Five years on, what’s next for the Health Star Rating on packaged foods?

Five Years On

Five years on, what’s next for the Health Star Rating on packaged foods?

Walk into the average supermarket today and you’ll face around 20,000 products. We are, quite literally, spoilt for choice. Labels on packaged foods are contested real estate: for the food industry, it’s marketing space. For governments, it’s a potential public health tool.

In 2014, Australia and New Zealand introduced the Health Star Rating system on the front of packaged foods as a simple, at-a-glance way to inform and guide consumers towards healthier choices. Using an algorithm, Health Stars rate foods from 0.5 to 5.0 based on overall nutritional quality. While George Institute research suggests the system is performing well overall, public attention has focused on high profile anomalies.

When the system was introduced Food Ministers agreed Health Stars would be subject to a formal five year review. As we await the outcomes of this review, researcher Alexandra Jones will reflect on findings from her PhD thesis and offer insight from joint advocacy with consumer and public health groups to highlight what changes are required to ensure Health Stars work for consumers, not just food companies.

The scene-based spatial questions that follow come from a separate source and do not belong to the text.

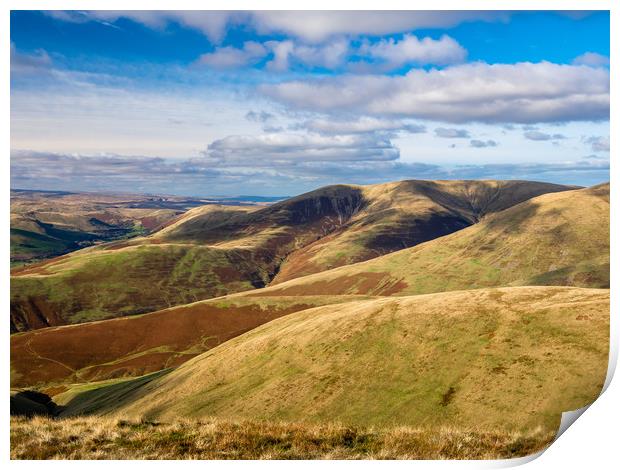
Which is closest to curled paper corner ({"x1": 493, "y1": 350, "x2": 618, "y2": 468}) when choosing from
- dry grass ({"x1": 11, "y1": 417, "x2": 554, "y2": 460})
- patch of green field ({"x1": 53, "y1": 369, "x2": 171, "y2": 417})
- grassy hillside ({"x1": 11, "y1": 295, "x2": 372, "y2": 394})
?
dry grass ({"x1": 11, "y1": 417, "x2": 554, "y2": 460})

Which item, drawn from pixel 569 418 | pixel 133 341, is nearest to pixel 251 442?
pixel 569 418

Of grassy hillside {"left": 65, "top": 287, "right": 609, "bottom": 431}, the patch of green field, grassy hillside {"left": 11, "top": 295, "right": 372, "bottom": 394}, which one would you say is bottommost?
grassy hillside {"left": 11, "top": 295, "right": 372, "bottom": 394}

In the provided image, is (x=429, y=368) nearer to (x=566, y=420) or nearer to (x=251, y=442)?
(x=566, y=420)

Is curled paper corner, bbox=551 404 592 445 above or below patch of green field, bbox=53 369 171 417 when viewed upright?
above

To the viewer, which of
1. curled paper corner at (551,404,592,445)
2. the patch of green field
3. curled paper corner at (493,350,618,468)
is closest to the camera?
curled paper corner at (493,350,618,468)

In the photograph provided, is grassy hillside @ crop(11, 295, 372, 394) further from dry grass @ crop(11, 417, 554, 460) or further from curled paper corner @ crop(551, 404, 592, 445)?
curled paper corner @ crop(551, 404, 592, 445)

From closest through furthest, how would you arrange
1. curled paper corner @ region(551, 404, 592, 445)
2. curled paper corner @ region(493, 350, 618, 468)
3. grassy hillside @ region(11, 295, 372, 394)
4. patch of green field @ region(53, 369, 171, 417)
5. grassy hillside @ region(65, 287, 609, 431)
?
curled paper corner @ region(493, 350, 618, 468) → curled paper corner @ region(551, 404, 592, 445) → grassy hillside @ region(65, 287, 609, 431) → patch of green field @ region(53, 369, 171, 417) → grassy hillside @ region(11, 295, 372, 394)
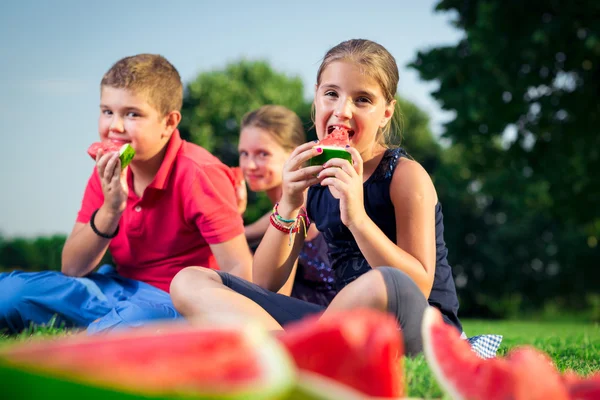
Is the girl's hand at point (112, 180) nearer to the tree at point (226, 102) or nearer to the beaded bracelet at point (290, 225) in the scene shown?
the beaded bracelet at point (290, 225)

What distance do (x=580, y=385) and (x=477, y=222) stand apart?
2731 cm

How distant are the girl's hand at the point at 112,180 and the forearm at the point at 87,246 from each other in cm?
11

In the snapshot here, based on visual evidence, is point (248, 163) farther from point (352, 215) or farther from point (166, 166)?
point (352, 215)

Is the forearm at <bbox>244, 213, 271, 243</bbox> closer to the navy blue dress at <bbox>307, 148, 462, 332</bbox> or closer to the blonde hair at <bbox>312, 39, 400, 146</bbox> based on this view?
the navy blue dress at <bbox>307, 148, 462, 332</bbox>

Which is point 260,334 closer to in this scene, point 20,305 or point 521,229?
point 20,305

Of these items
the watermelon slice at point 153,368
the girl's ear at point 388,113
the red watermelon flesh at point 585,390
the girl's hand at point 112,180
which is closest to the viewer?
the watermelon slice at point 153,368

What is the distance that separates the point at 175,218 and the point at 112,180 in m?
0.62

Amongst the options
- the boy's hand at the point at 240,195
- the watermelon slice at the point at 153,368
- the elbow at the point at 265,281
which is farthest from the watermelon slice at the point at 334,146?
the boy's hand at the point at 240,195

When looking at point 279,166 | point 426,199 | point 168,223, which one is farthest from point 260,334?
point 279,166

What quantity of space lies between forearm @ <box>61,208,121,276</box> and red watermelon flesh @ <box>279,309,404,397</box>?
3.06 metres

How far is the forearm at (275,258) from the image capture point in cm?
360

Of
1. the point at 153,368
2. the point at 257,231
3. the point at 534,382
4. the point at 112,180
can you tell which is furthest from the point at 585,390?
the point at 257,231

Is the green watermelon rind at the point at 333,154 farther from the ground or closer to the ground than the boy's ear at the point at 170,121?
closer to the ground

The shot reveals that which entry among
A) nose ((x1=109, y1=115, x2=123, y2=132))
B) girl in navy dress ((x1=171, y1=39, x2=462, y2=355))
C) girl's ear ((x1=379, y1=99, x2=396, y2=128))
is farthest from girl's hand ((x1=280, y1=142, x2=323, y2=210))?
nose ((x1=109, y1=115, x2=123, y2=132))
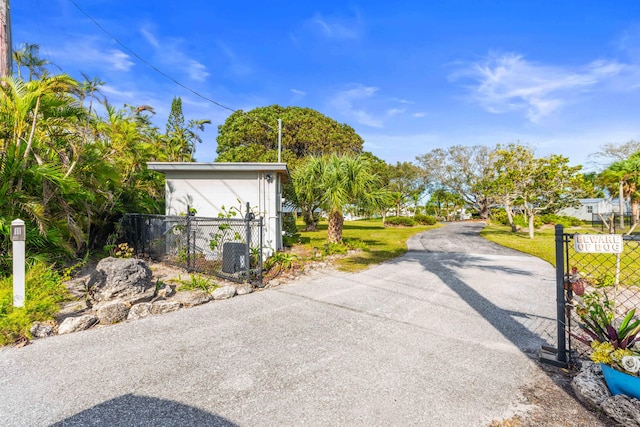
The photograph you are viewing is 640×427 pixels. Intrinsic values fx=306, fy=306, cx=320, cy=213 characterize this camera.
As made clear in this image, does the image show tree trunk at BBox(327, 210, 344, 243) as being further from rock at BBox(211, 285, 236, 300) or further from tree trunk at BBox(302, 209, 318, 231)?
tree trunk at BBox(302, 209, 318, 231)

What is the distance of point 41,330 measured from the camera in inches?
146

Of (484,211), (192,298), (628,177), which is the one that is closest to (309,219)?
(192,298)

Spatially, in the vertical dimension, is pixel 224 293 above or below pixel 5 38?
below

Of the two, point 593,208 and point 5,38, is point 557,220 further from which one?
point 5,38

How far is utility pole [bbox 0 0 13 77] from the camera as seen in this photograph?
612cm

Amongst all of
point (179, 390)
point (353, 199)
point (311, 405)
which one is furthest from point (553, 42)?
point (179, 390)

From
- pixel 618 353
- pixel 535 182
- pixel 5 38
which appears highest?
pixel 5 38

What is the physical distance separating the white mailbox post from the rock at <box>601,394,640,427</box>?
6.20 m

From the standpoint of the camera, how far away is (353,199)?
10.4m

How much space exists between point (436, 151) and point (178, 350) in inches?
1540

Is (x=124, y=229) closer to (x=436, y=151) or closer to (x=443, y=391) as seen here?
(x=443, y=391)

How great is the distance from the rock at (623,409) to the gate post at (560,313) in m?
0.78

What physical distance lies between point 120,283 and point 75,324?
3.43 feet

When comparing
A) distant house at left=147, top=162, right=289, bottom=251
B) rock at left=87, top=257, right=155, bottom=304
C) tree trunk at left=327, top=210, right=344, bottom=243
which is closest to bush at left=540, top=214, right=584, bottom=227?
tree trunk at left=327, top=210, right=344, bottom=243
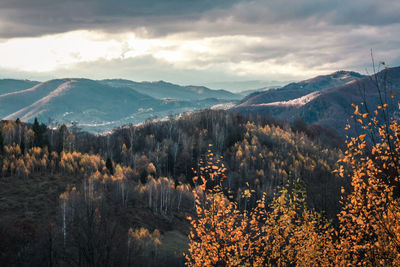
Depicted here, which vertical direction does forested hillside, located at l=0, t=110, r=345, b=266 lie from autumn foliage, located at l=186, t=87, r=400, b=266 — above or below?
below

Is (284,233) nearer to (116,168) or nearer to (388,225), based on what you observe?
(388,225)

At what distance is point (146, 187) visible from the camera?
158000 mm

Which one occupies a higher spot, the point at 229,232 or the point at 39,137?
the point at 229,232

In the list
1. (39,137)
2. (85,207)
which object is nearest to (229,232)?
(85,207)

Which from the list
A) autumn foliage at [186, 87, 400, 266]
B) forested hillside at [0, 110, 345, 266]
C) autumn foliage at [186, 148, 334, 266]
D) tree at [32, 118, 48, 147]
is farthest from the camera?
tree at [32, 118, 48, 147]

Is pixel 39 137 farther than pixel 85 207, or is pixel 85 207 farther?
pixel 39 137

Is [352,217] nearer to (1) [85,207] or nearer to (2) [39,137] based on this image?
(1) [85,207]

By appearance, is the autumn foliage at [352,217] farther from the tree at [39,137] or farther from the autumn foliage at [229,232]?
the tree at [39,137]

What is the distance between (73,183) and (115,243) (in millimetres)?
→ 83754

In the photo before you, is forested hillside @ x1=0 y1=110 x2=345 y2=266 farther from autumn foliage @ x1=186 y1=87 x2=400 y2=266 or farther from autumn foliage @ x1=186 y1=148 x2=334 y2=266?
autumn foliage @ x1=186 y1=87 x2=400 y2=266

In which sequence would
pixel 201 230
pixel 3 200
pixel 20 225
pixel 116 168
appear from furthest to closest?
pixel 116 168, pixel 3 200, pixel 20 225, pixel 201 230

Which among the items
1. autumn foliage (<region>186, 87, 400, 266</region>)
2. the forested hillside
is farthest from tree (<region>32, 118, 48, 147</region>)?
autumn foliage (<region>186, 87, 400, 266</region>)

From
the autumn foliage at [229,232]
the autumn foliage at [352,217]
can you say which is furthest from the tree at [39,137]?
the autumn foliage at [352,217]

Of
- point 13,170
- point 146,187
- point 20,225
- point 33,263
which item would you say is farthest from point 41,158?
point 33,263
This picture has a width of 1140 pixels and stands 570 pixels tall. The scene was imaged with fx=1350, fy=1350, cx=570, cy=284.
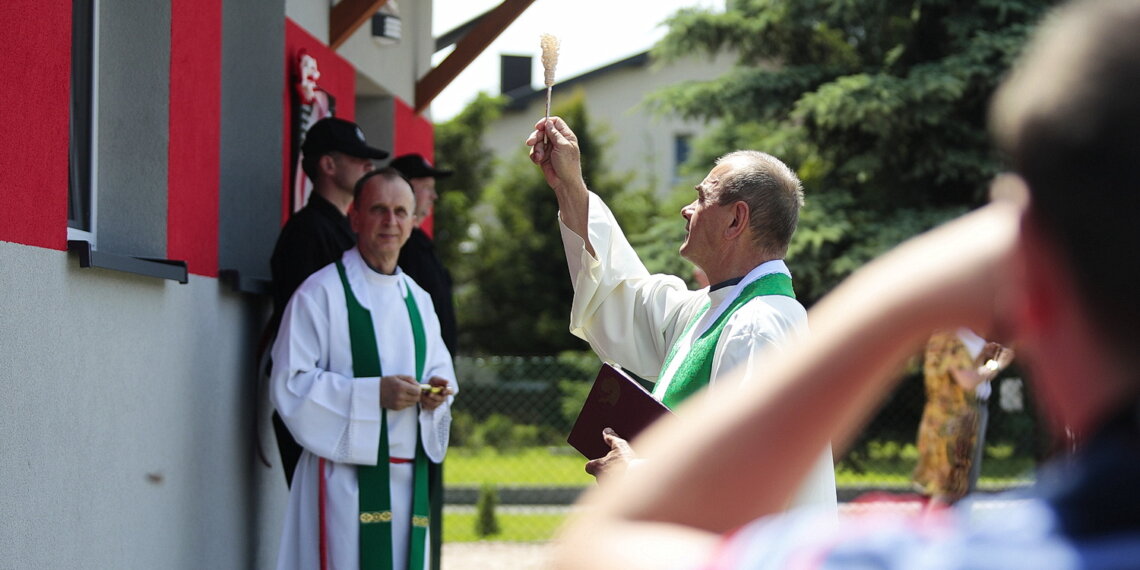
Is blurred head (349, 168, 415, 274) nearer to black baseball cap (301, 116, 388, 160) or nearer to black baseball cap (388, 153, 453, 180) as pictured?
black baseball cap (301, 116, 388, 160)

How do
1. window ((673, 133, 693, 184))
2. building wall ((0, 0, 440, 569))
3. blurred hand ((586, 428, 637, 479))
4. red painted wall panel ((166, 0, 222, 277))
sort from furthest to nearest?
1. window ((673, 133, 693, 184))
2. red painted wall panel ((166, 0, 222, 277))
3. building wall ((0, 0, 440, 569))
4. blurred hand ((586, 428, 637, 479))

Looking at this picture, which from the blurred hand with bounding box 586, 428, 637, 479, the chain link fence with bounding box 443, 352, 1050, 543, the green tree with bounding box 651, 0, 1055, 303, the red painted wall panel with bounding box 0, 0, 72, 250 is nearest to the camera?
the blurred hand with bounding box 586, 428, 637, 479

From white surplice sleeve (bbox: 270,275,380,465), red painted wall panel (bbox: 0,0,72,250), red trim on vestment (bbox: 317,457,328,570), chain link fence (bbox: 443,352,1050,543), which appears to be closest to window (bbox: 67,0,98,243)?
red painted wall panel (bbox: 0,0,72,250)

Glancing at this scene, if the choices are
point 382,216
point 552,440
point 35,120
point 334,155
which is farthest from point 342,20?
point 552,440

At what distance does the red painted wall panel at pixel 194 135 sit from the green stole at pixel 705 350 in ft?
7.23

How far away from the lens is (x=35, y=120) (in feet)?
11.8

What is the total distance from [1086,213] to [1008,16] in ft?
53.7

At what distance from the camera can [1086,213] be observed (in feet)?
2.66

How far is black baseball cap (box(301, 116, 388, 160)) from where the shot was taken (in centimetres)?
595

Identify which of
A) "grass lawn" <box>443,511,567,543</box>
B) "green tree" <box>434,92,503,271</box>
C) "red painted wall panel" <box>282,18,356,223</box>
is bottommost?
"grass lawn" <box>443,511,567,543</box>

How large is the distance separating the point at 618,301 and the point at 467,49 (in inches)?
211

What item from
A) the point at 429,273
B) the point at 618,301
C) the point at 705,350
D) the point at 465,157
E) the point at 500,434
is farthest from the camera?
the point at 465,157

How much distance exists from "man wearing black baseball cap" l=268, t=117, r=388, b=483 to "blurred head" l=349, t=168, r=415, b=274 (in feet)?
1.05

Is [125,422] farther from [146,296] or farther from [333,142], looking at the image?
[333,142]
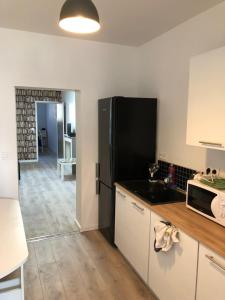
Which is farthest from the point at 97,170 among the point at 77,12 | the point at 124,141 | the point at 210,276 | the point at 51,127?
the point at 51,127

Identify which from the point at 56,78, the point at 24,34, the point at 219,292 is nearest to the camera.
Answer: the point at 219,292

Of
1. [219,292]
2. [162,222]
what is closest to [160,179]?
[162,222]

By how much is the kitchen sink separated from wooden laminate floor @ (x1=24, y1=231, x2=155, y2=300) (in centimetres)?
85

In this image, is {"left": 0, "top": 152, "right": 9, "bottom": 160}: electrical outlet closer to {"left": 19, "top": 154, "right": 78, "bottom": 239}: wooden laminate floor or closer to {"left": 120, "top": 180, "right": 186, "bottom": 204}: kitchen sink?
{"left": 19, "top": 154, "right": 78, "bottom": 239}: wooden laminate floor

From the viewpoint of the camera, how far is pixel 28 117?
8.72 meters

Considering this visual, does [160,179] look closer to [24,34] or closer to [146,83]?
[146,83]

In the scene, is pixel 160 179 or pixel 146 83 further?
pixel 146 83

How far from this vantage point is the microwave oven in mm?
1843

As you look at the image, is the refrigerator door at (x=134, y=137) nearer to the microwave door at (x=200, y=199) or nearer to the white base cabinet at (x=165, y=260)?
the white base cabinet at (x=165, y=260)

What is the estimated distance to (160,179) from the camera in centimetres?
323

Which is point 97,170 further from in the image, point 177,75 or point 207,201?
point 207,201

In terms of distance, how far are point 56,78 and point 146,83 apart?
1205 mm

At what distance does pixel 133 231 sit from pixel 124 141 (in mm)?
1030

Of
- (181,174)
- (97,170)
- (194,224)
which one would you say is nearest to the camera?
(194,224)
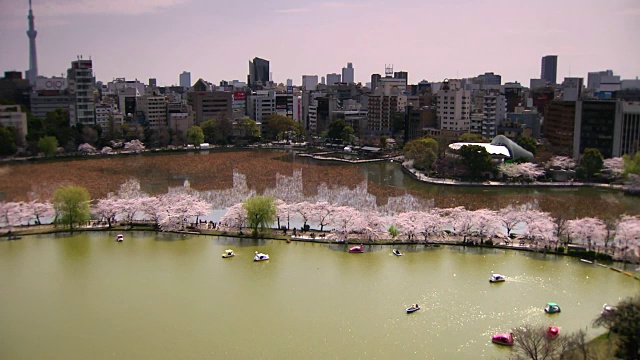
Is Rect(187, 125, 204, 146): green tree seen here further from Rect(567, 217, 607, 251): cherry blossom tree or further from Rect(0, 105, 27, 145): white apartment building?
Rect(567, 217, 607, 251): cherry blossom tree

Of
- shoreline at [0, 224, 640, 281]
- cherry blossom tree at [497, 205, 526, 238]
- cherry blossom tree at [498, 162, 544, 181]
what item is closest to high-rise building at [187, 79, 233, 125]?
cherry blossom tree at [498, 162, 544, 181]

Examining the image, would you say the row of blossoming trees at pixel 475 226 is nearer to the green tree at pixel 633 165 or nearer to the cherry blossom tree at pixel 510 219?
the cherry blossom tree at pixel 510 219

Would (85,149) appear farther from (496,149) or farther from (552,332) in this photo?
(552,332)

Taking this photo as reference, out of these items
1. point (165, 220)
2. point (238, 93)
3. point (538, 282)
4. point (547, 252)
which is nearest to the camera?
point (538, 282)

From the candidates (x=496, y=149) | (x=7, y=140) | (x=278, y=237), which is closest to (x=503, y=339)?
(x=278, y=237)

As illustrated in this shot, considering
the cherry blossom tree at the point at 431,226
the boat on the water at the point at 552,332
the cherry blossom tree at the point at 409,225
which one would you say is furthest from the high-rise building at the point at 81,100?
the boat on the water at the point at 552,332

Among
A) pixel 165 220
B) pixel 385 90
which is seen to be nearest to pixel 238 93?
pixel 385 90

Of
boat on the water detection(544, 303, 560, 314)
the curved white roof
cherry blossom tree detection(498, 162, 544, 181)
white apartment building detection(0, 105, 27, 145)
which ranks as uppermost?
white apartment building detection(0, 105, 27, 145)

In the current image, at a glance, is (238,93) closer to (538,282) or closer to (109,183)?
(109,183)
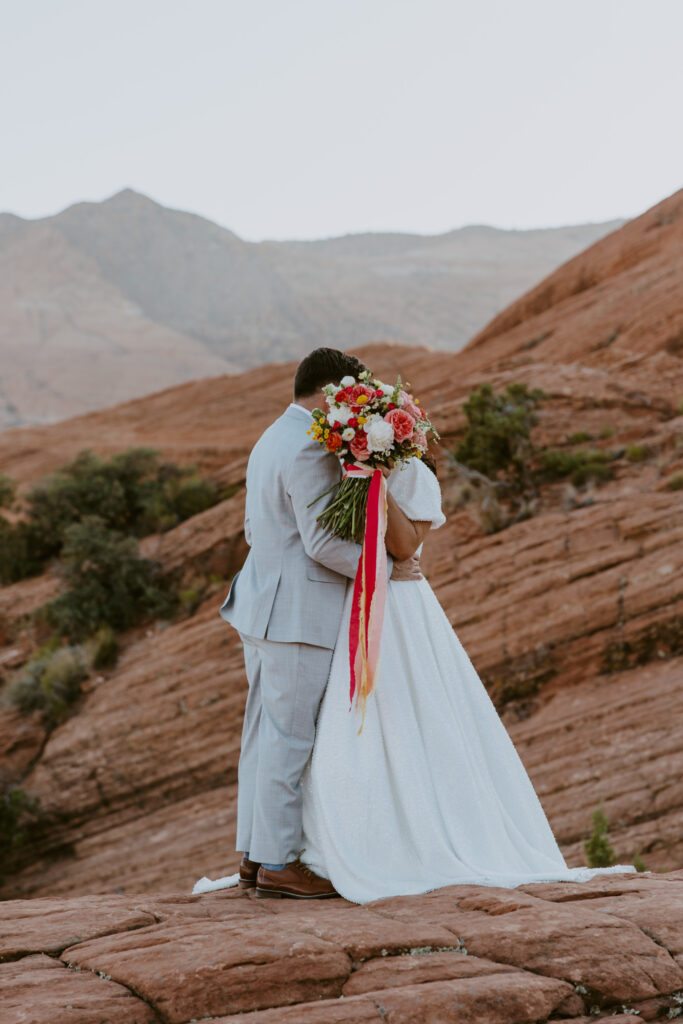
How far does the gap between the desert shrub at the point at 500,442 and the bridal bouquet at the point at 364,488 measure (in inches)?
387

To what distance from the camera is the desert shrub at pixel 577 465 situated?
42.9 feet

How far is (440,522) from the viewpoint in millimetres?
4293

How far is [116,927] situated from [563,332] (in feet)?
56.3

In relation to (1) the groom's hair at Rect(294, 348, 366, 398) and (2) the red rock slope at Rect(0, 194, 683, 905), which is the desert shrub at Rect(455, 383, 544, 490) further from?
(1) the groom's hair at Rect(294, 348, 366, 398)

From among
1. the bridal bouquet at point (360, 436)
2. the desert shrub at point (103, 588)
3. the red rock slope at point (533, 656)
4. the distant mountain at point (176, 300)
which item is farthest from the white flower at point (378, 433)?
the distant mountain at point (176, 300)

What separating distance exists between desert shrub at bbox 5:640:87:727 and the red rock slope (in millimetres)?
293

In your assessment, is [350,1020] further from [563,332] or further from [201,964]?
[563,332]

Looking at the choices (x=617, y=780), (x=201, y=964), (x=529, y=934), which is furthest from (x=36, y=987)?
(x=617, y=780)

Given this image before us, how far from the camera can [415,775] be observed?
4.04m

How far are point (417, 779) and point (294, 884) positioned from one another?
67 centimetres

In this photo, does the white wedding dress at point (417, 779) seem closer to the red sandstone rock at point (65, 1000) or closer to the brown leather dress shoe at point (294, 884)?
the brown leather dress shoe at point (294, 884)

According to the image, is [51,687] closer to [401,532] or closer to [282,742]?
[282,742]

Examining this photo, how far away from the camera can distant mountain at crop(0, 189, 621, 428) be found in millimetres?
71000

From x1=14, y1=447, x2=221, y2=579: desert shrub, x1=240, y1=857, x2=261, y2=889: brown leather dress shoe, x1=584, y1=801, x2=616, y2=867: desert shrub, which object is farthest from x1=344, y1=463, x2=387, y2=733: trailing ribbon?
x1=14, y1=447, x2=221, y2=579: desert shrub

  • Alexandra Jones: Research Fellow, Food Policy and Law

    Alexandra Jones is passionate about using law as a policy tool to improve health. Within The George Institute’s Food Policy team, she leads work on regulatory strategies to promote healthier diets. Ali has previously worked on global tobacco control, and in health and human rights. She holds law degrees from Sydney University and Georgetown Law Centre (Washington, D.C.) and in August 2019 submitted a PhD exploring the regulation of nutrition labelling globally. Ali was a member of the Health Star Rating Technical Advisory Group. Ali tweets about Australia’s Health Star Rating system, sugar taxes, and other policy tools to improve the food environment at @alikjones.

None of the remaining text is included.